A diciassette anni dalla sua effettiva uscita in Giappone e sulla scia della distribuzione di altri cult nipponici, Pom Poko (1994), con una proiezione-evento, giunge ufficialmente in Italia. E, come per ogni altro film dello Studio Ghibli, l’anno di produzione conta poco: forma e contenuti ci pongono di fronte ad un’opera sempre attuale.
I tanuki sono una specie particolare di cane procione: alcuni di loro, infatti, hanno la capacità di trasformarsi. Con il dono della metamorfosi possono produrre forme semplici ma anche estremamente complesse, vestendo ora i panni di un animale, ora di un oggetto, di un paesaggio o di un essere umano. I tanuki vivono in gruppo sulle colline di Tama e sono esseri burloni, simpatici, ingenui e dediti al divertimento. Tuttavia, nel trentunesimo anno dell’era Pom Poko, sono costretti a impegnarsi nell’ardua via del trasformismo per opporsi a qualcosa di terribile: gli umani stanno espandendo le loro città e per questo disboscano, distruggono montagne, umiliano la natura. I tanuki rischiano di trovarsi privati del loro habitat e di vivere allo sbando, tra automobili impazzite e umani assassini. Il trasformismo è l’unica arma che permette loro di difendersi e attaccare, a volte in modo violento, a volte in modo scherzoso, ma in ogni caso con scarsi risultati. Di fronte alle distruzioni dell’uomo si può ben poco.
Pom Poko, così, espone un tema assai caro allo Studio Ghibli e a molti autori nipponici (basti citare Hayao Miyazaki): il rispetto per la natura. Tale tema è affrontato con una profondità inusuale e, soprattutto, con la riconsiderazione del rapporto uomo-natura. Si parte dal presupposto universale che l’uomo non è opposto alla Natura. L’uomo fa parte della Natura e da essa proviene. Meglio: l’Uomo è la Natura. Perché allora distruggerla? Nell’immaginario giapponese la Natura è quasi divinizzata, sempre rappresentata con sacro rispetto attraverso varie forme culturali. La Natura è narrata dalla Cultura che ha il compito di mostrarne la bellezza e l’importanza. I tanuki esaltano questo concetto, che trova compimento nella miglior sequenza del film, quando, con una sfilata di simboli e icone giapponesi, si esprimono nella più elevata opera di trasformismo. Spiriti, demoni, oggetti votivi, statuine, alberi di ciliegio, animali sacri prendono forma di fronte agli occhi degli uomini, in un crescendo di elementi fantasiosi che si fanno reali. Alla fine di questa sequenza visionaria e incantatrice, un demone si trasforma in una gigantesca onda che trascina via gli abitanti di Tokyo.

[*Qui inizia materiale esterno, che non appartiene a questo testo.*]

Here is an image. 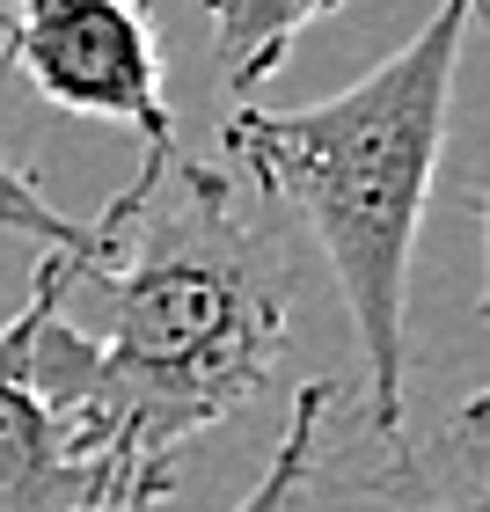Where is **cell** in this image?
Here are the masks:
<instances>
[{
  "label": "cell",
  "mask_w": 490,
  "mask_h": 512,
  "mask_svg": "<svg viewBox=\"0 0 490 512\" xmlns=\"http://www.w3.org/2000/svg\"><path fill=\"white\" fill-rule=\"evenodd\" d=\"M30 366L96 469L103 512L176 498L191 439L264 395L293 330V271L271 227L205 161L147 154L88 227V256H44Z\"/></svg>",
  "instance_id": "obj_1"
},
{
  "label": "cell",
  "mask_w": 490,
  "mask_h": 512,
  "mask_svg": "<svg viewBox=\"0 0 490 512\" xmlns=\"http://www.w3.org/2000/svg\"><path fill=\"white\" fill-rule=\"evenodd\" d=\"M483 22V0H439L410 44L308 110H235L220 125L227 161L256 191L286 198L308 220L315 249L352 308L366 359V417L381 439H403L410 374V256L432 205V169L447 139L454 74Z\"/></svg>",
  "instance_id": "obj_2"
},
{
  "label": "cell",
  "mask_w": 490,
  "mask_h": 512,
  "mask_svg": "<svg viewBox=\"0 0 490 512\" xmlns=\"http://www.w3.org/2000/svg\"><path fill=\"white\" fill-rule=\"evenodd\" d=\"M0 59L44 103L132 125L147 154H176L154 0H0Z\"/></svg>",
  "instance_id": "obj_3"
},
{
  "label": "cell",
  "mask_w": 490,
  "mask_h": 512,
  "mask_svg": "<svg viewBox=\"0 0 490 512\" xmlns=\"http://www.w3.org/2000/svg\"><path fill=\"white\" fill-rule=\"evenodd\" d=\"M30 337H37V293L0 330V512H103L81 439L37 388Z\"/></svg>",
  "instance_id": "obj_4"
},
{
  "label": "cell",
  "mask_w": 490,
  "mask_h": 512,
  "mask_svg": "<svg viewBox=\"0 0 490 512\" xmlns=\"http://www.w3.org/2000/svg\"><path fill=\"white\" fill-rule=\"evenodd\" d=\"M352 512H490V403L469 395L425 439H388V461L359 483Z\"/></svg>",
  "instance_id": "obj_5"
},
{
  "label": "cell",
  "mask_w": 490,
  "mask_h": 512,
  "mask_svg": "<svg viewBox=\"0 0 490 512\" xmlns=\"http://www.w3.org/2000/svg\"><path fill=\"white\" fill-rule=\"evenodd\" d=\"M205 22H213V59H220V81L235 96H256L286 52L300 44V30L322 15H337L344 0H198Z\"/></svg>",
  "instance_id": "obj_6"
},
{
  "label": "cell",
  "mask_w": 490,
  "mask_h": 512,
  "mask_svg": "<svg viewBox=\"0 0 490 512\" xmlns=\"http://www.w3.org/2000/svg\"><path fill=\"white\" fill-rule=\"evenodd\" d=\"M330 403H337L330 381H308V388L293 395L286 432H278V447L264 461V476H256V491L235 512H300V498L315 491V461H322V432H330Z\"/></svg>",
  "instance_id": "obj_7"
},
{
  "label": "cell",
  "mask_w": 490,
  "mask_h": 512,
  "mask_svg": "<svg viewBox=\"0 0 490 512\" xmlns=\"http://www.w3.org/2000/svg\"><path fill=\"white\" fill-rule=\"evenodd\" d=\"M0 235H22V242H37V249H52V256H88V227L81 220H66L52 198H44V183L37 176H22L8 154H0Z\"/></svg>",
  "instance_id": "obj_8"
}]
</instances>
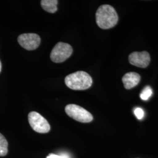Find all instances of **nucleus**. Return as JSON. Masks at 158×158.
<instances>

L’immaginario diviene realtà tangibile, il monito contro gli umani si tramuta in punizione e la riflessione del film dimostra di possedere una lungimiranza amara e scioccante.
Takahata si dilunga un po’, esplicitando sin troppo gli intenti, azione forse giustificata dallo scopo educativo del film. Tuttavia la sua operazione formale risulta piuttosto intelligente: infatti, il tributo alla cultura giapponese, alla natura e al trasformismo dei tanuki diventa un modo per riflettere sul disegno. Il regista si cimenta con ogni sorta di stile e di tratto, proponendo un viaggio affascinante lungo l’intera iconografia nipponica. L’immagine dei tanuki viene continuamente deformata dall’uso di molteplici tecniche: il semplice tratto super deformed, quello sontuoso dell’ukiyo-e, il manga, la grafica del videogioco d’inizio anni Novanta, il Nō e il Kabuki, l’immaginario religioso e le figure chiave della Storia giapponese, dai samurai ai kamikaze, sono il presupposto per una continua sperimentazione della forma. La carrellata su questa tradizione millenaria produce un amalgama di stili diversi che omaggiano l’immensa arte visiva del Giappone. Arte che non prescinde affatto dalla Natura. Ma la Natura, oggi, si rivela un’illusione, un dolce ricordo che vive solo nell’Immagine.